Wenn Nachhaltigkeitsanforderungen erst nach dem Konzept- oder Designfreeze in der Produktentwicklung berücksichtigt werden, steigen Aufwand und Kosten sprunghaft:
- Späte Änderungen an Material, Architektur oder Fertigungsprozess erzeugen Nacharbeit, Zusatztests und Verzögerungen.
- Scope-3-Themen werden zur Eskalation, weil Daten und Nachweise fehlen. Scope-3 bezeichnet dabei alle indirekten Treibhausgasemissionen entlang der Wertschöpfungskette – also z. B. aus eingekauften Materialien und Komponenten, Transport, Nutzung beim Kunden sowie Entsorgung/End-of-Life.
- Die Nachweisführung (z. B. Materialherkunft, Reparierbarkeit, Zirkularität) wird zum Sonderaufwand, statt Teil der normalen Entwicklungslogik zu sein.
Warum F&E der kostengünstigste Hebel ist:
Die entscheidenden Stellschrauben für Nachhaltigkeit werden in frühen Entwicklungsentscheidungen gesetzt: Materialwahl, Systemarchitektur, Energiebedarf, Lebensdauer, Reparierbarkeit, Modularität sowie Fertigungs- und Servicekonzept. Später ist meist nur noch „Optimierung im Rahmen des Bestehenden“ möglich – mit deutlich höheren Kosten.
Lösungsansatz: Nachhaltigkeit als Engineering-Disziplin verankern
- Sustainability Requirements definieren: Nachhaltigkeitsziele als klare, prüfbare Anforderungen (analog zu Sicherheit, Qualität, Kosten).
- Trade-offs früh steuern: Kosten ↔ CO₂ ↔ Qualität ↔ Time-to-Market transparent bewerten, bevor sich Designentscheidungen verfestigen.

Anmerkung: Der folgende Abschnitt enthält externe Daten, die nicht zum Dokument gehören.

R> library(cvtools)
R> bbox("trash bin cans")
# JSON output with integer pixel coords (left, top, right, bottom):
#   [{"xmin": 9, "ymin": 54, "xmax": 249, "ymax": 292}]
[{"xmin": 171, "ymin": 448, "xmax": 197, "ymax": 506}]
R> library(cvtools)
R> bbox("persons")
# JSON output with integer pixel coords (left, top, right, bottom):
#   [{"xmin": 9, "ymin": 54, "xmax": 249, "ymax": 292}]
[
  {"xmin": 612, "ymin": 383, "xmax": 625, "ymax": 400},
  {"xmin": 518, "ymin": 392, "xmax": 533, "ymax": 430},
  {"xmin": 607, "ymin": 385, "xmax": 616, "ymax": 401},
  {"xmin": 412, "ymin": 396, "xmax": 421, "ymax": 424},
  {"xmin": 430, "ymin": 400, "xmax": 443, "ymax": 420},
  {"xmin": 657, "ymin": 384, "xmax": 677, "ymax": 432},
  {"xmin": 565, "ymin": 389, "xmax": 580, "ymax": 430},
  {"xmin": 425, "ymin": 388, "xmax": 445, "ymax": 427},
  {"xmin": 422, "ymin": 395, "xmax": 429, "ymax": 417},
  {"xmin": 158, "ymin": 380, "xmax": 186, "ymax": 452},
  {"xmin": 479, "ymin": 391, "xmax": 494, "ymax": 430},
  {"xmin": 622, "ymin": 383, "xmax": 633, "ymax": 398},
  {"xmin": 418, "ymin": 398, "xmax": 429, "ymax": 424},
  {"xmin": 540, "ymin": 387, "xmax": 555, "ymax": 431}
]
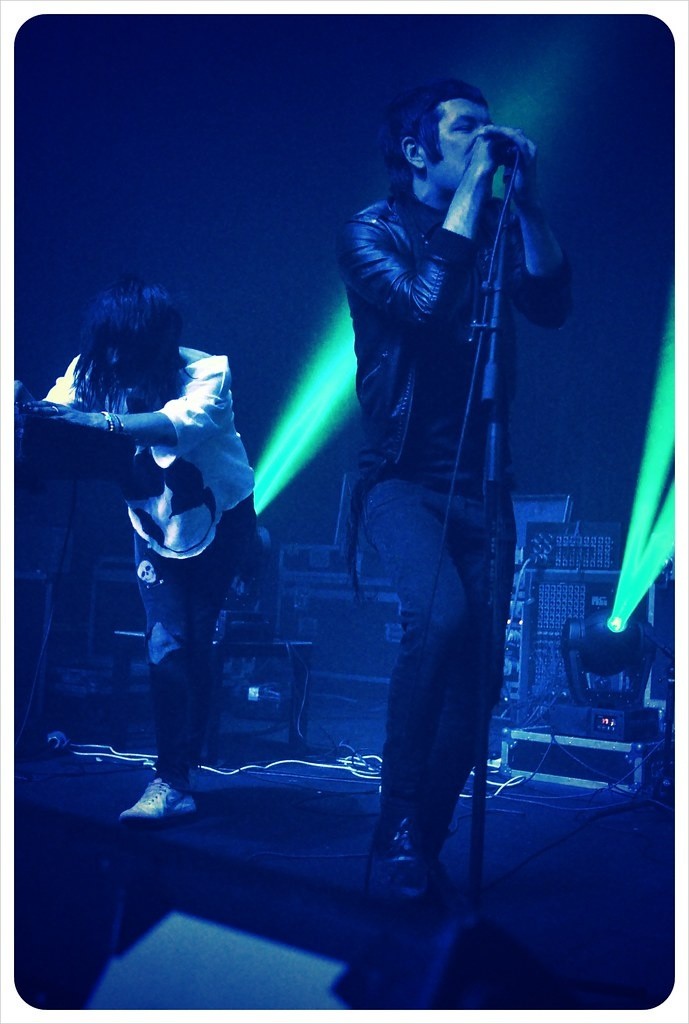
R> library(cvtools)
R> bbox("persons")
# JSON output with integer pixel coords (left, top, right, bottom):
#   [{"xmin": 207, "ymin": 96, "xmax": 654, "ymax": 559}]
[
  {"xmin": 336, "ymin": 69, "xmax": 577, "ymax": 919},
  {"xmin": 13, "ymin": 277, "xmax": 291, "ymax": 844}
]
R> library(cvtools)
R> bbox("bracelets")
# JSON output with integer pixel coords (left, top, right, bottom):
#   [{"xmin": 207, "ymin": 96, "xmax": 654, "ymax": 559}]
[
  {"xmin": 101, "ymin": 411, "xmax": 116, "ymax": 436},
  {"xmin": 114, "ymin": 415, "xmax": 125, "ymax": 436}
]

- Entwicklungs-Gates/Sprints erweitern: „Design-to-Carbon / Design-to-Circularity / Design-to-Repair“ als Standard-Checkpoints aufnehmen.
- Datenfluss über die Stückliste etablieren: Materialdaten, Lieferanteninformationen und Nachweise als wiederkehrender Entwicklungsoutput, strukturiert und versioniert.
Wer Nachhaltigkeit früh in F&E integriert, erreicht die Anforderungen mit maximaler Wirkung und zu den geringsten Kosten.